Soares quer ver Portugal na CEE

Mário Soares é o pai da Democracia, o homem que lutou contra uma ditadura e nos salvou de outra. Para as gerações que nasceram depois da década de 70, há outro momento fundador: "Portugal na CEE".

Mário Soares foi tudo o que quis ser, ganhou e perdeu, marcou a história contemporânea do país no melhor e em algumas coisas que figuram na lista do que não deveria ter sucedido. Foi um homem, sempre, com as suas circunstâncias e contradições. Lutou contra uma ditadura e salvou-nos de outra logo a seguir, e se tivesse feito só isso já chegava para ficar na nossa história coletiva, mas para a minha geração, a de 70, se a liberdade era um dado adquirido, e por isso a fazer parte da história, e dos livros, o ato maior, o decisivo foi a decisão de levar Portugal até à porta da Comunidade Económica Europeia (CEE). E garantir que entrávamos.

Muitos dos que viveram a revolução e o 25 de abril, a liberdade conquistada e, nos meses seguintes, aquele momento único em que poderíamos ter passado a ser uma república soviética, não podem deixar de escolher a Fonte Luminosa como o ‘frame’ decisivo, aquela fotografia de Soares que está emoldurada na memória dos portugueses. A partir daí, Soares passou mesmo a ser o ‘pai fundador’ da democracia portuguesa. Tinha um lugar na história.

Um homem como Mário Soares encerra em si mesmo várias personalidades, algumas até contraditórias entre si. Muito se disse e escreveu sobre o Soares político, mas, por exemplo, o ensaio de Filipe S. Fernandes no ECO sobre a relação de Soares com o dinheiro, com a economia e com os negócios mostra o outro lado do político que não gostava de números. Neste ensaio é, aliás, possível perceber de forma muito clara a relação de Soares com empresários e banqueiros, o esforço que colocou no regresso de muitas famílias que tinham perdido tudo com as nacionalizações. A austeridade que aplicou no início da década de 80, com a ‘ajuda’ do FMI, precisamente a antecâmara da europeização de Portugal.

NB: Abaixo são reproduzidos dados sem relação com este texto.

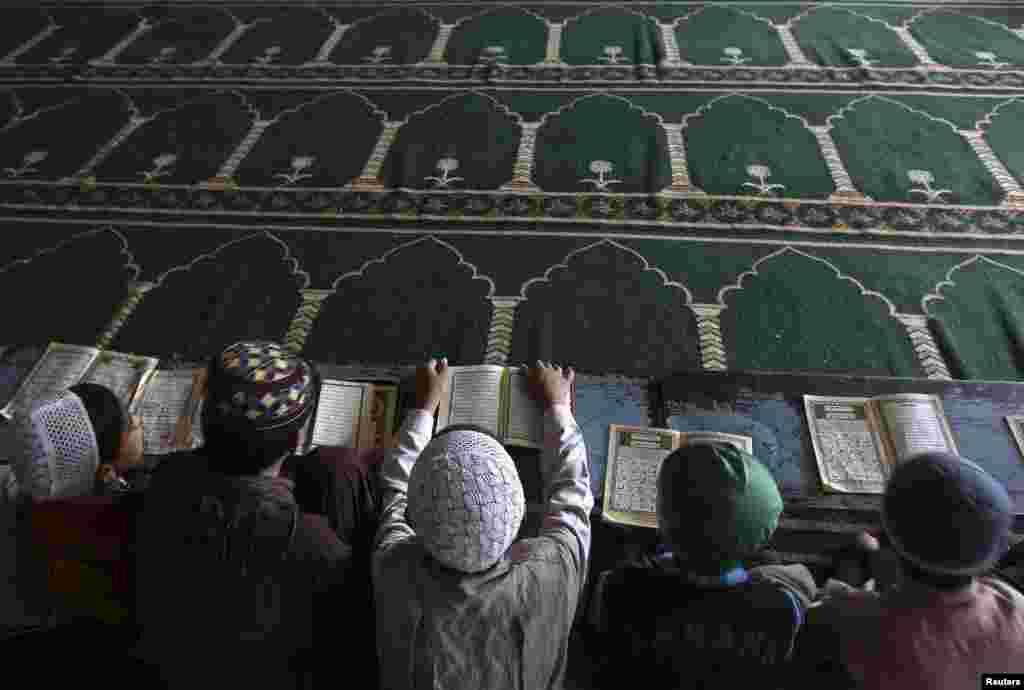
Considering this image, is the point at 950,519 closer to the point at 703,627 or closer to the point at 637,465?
the point at 703,627

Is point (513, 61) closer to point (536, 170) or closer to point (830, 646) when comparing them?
point (536, 170)

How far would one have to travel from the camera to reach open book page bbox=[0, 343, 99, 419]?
172 cm

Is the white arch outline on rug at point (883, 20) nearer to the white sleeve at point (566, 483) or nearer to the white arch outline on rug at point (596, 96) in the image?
the white arch outline on rug at point (596, 96)

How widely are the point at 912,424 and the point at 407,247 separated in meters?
1.49

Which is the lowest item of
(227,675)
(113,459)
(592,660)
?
(592,660)

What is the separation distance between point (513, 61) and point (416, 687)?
8.98 feet

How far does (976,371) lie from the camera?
1846mm

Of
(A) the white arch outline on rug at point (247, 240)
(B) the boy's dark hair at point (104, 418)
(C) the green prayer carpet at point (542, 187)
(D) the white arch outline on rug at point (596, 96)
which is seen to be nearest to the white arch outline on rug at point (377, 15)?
(C) the green prayer carpet at point (542, 187)

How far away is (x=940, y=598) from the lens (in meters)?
0.99

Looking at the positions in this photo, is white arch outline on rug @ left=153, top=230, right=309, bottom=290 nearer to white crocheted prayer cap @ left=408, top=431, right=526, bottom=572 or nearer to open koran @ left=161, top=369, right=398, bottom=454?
open koran @ left=161, top=369, right=398, bottom=454

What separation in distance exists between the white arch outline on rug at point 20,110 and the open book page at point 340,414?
7.43 ft

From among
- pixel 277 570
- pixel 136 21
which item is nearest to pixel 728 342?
pixel 277 570

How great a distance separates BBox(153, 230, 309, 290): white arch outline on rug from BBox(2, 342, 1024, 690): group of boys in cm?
113

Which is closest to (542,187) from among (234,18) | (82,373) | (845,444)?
(845,444)
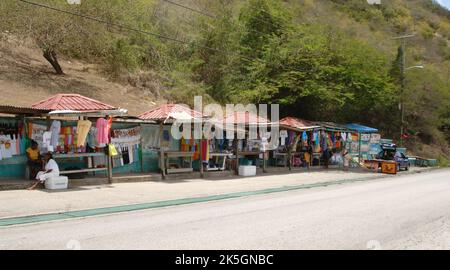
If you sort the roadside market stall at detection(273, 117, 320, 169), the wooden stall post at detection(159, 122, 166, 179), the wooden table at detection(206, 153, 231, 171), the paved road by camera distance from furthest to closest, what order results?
1. the roadside market stall at detection(273, 117, 320, 169)
2. the wooden table at detection(206, 153, 231, 171)
3. the wooden stall post at detection(159, 122, 166, 179)
4. the paved road

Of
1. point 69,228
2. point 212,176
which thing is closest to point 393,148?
point 212,176

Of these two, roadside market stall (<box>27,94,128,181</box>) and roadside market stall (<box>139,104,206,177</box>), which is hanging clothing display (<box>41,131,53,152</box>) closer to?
roadside market stall (<box>27,94,128,181</box>)

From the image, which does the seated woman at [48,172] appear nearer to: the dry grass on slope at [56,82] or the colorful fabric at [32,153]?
the colorful fabric at [32,153]

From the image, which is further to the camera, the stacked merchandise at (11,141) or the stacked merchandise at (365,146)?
the stacked merchandise at (365,146)

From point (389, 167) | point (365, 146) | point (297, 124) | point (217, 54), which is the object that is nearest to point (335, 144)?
point (389, 167)

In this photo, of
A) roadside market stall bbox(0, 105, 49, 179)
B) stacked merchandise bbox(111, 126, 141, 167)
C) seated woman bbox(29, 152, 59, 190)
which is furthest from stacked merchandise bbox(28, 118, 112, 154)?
stacked merchandise bbox(111, 126, 141, 167)

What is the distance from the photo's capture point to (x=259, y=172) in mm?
25359

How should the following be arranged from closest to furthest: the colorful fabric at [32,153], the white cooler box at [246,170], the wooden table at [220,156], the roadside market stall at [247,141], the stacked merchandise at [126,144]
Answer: the colorful fabric at [32,153], the stacked merchandise at [126,144], the wooden table at [220,156], the roadside market stall at [247,141], the white cooler box at [246,170]

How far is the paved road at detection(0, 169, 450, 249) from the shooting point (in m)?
7.93

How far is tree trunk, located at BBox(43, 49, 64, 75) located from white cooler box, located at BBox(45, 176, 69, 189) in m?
14.8

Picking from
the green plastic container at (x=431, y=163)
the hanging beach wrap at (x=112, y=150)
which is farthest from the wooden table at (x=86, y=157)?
the green plastic container at (x=431, y=163)

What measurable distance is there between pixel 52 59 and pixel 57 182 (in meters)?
16.4

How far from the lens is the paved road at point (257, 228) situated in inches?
312

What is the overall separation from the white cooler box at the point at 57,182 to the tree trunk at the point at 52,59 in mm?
14773
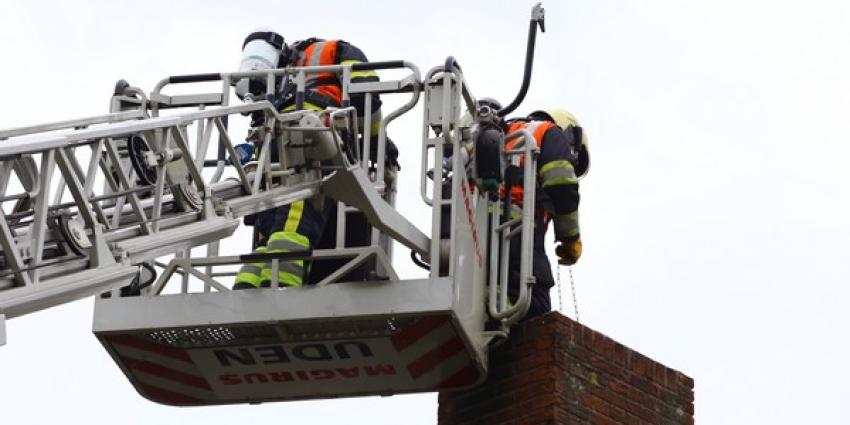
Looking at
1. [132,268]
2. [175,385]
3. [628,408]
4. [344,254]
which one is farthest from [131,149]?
[628,408]

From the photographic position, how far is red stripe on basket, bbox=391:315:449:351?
12.5 meters

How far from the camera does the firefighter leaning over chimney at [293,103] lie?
12906 mm

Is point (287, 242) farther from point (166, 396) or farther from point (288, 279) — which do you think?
point (166, 396)

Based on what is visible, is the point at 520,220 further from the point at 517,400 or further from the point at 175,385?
the point at 175,385

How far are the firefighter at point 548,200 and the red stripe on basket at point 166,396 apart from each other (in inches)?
79.7

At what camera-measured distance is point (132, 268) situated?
10742mm

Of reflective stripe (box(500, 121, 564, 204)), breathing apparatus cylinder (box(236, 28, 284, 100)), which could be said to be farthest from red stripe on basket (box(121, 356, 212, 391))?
reflective stripe (box(500, 121, 564, 204))

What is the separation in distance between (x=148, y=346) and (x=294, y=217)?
111 cm

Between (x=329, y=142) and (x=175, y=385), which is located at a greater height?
(x=329, y=142)

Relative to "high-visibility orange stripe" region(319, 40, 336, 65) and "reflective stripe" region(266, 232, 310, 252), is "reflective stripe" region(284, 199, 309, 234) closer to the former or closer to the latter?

Assim, para os que nasceram na década de 70, o que marca a história é outro momento, outra fotografia, tão decisiva quanto a primeira no seu contexto histórico. A adesão à Comunidade Europeia, o ato decisivo que evitou definitivamente a ‘albanização’ do país.

Esta recordação é particularmente hoje, quando há tantas dúvidas sobre o projeto europeu, o ponto em que estamos. Soares não era, nos últimos anos, um defensor desta União Europeia, mas nunca deixou de ser europeísta. Foi, aliás, deputado ao Parlamento Europeu depois de ser Presidente da República, o que mostra o seu empenhamento numa Europa política e económica, com Portugal dentro.

O que seria Portugal se não tivesse entrado em 1986 na CEE, adesão imortalizada na música dos GNR ‘Portugal na CEE’? “Na rádio, na TV/nos jornais, quem não lê/Portugal e a CEE/Quanto mais se fala, menos se vê/eu já estou farto e quero ver/Quero ver Portugal na CEE/Quero ver Portugal na CEE/À boleia, pela rua/lá vou eu ao mercado comum (…) E agora, que já lá estamos/vamos ter tudo aquilo que desejamos…”

Sim, por causa de Soares, entramos e tivemos muito do que desejamos. Pelo menos até determinado momento. Se Soares fosse um líder político no ativo nos dias de hoje, estaria seguramente contra muito que foi feito na última década, coisas boas e coisas más, mas continuaria convictamente europeísta. E, arrisco dizer, apesar do que se ouviu dele nos últimos anos, estaria outra vez contra os que defendem uma espécie de novo isolacionismo europeu do país. A história reencontra-se.

Ninguém ousa antecipar o que será a União Europeia na próxima década, tais são as dúvidas e incertezas. Não é este momento que vivemos que justifica dúvidas sobre aquela assinatura, em 1985, no Mosteiro dos Jerónimos, quando foi formalizada a entrada de Portugal na CEE. Pelo contrário, Soares foi capaz de fazer a escolha certa. Obrigado.